■ **YOUR GOAL**
Extract verbatim the lines of the items beginning with the line containing "An image 450" and continuing through the line containing "Which is nearer", both lines included.

■ **DATA SHOWN**
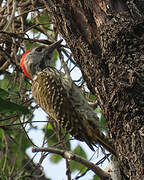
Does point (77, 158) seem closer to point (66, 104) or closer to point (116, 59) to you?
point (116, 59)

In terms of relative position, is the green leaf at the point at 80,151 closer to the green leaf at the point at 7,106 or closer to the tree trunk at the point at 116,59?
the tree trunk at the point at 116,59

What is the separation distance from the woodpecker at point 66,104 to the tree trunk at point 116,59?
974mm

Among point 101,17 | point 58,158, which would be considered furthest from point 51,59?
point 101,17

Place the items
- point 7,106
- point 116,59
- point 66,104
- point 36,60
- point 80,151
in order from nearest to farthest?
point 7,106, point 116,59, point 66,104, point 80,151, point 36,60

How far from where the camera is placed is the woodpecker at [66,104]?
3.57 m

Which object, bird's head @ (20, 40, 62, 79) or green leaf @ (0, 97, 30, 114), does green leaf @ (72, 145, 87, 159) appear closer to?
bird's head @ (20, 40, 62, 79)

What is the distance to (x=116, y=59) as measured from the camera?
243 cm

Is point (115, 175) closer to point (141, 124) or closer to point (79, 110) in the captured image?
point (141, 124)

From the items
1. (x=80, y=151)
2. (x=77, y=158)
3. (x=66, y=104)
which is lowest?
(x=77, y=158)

--

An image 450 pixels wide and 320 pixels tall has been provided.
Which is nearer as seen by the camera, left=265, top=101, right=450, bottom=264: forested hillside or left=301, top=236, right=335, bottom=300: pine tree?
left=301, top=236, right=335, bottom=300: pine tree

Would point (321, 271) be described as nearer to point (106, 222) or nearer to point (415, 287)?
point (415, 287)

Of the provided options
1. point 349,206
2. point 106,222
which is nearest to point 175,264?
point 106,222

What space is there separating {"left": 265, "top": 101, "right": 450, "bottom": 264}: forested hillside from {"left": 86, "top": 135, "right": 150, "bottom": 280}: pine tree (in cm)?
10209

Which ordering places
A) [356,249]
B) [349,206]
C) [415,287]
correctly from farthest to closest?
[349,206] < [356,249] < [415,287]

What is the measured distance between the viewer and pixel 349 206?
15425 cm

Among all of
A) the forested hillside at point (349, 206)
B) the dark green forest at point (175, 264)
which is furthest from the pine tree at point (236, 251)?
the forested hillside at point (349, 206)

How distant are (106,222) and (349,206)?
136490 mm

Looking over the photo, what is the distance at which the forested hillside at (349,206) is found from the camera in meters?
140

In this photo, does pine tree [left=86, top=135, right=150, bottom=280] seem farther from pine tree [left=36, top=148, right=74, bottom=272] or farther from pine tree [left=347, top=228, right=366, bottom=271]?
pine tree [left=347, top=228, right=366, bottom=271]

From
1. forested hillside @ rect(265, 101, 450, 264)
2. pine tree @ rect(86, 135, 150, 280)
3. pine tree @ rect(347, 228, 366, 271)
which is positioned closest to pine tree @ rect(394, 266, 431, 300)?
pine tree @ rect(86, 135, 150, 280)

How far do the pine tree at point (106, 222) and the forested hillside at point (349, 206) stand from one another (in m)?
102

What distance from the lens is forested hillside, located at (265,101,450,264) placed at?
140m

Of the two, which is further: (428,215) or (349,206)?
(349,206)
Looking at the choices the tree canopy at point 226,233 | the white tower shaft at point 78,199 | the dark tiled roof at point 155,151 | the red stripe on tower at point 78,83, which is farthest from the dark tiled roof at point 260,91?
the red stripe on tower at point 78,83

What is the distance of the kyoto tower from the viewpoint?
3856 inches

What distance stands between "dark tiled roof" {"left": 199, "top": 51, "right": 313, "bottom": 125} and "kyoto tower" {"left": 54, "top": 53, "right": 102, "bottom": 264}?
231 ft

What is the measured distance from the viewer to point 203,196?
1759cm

■ **COMPLETED EXERCISE**
An image 450 pixels wide and 320 pixels tall has been provided.
Which is nearer as seen by the camera, left=265, top=101, right=450, bottom=264: forested hillside or left=301, top=236, right=335, bottom=300: pine tree?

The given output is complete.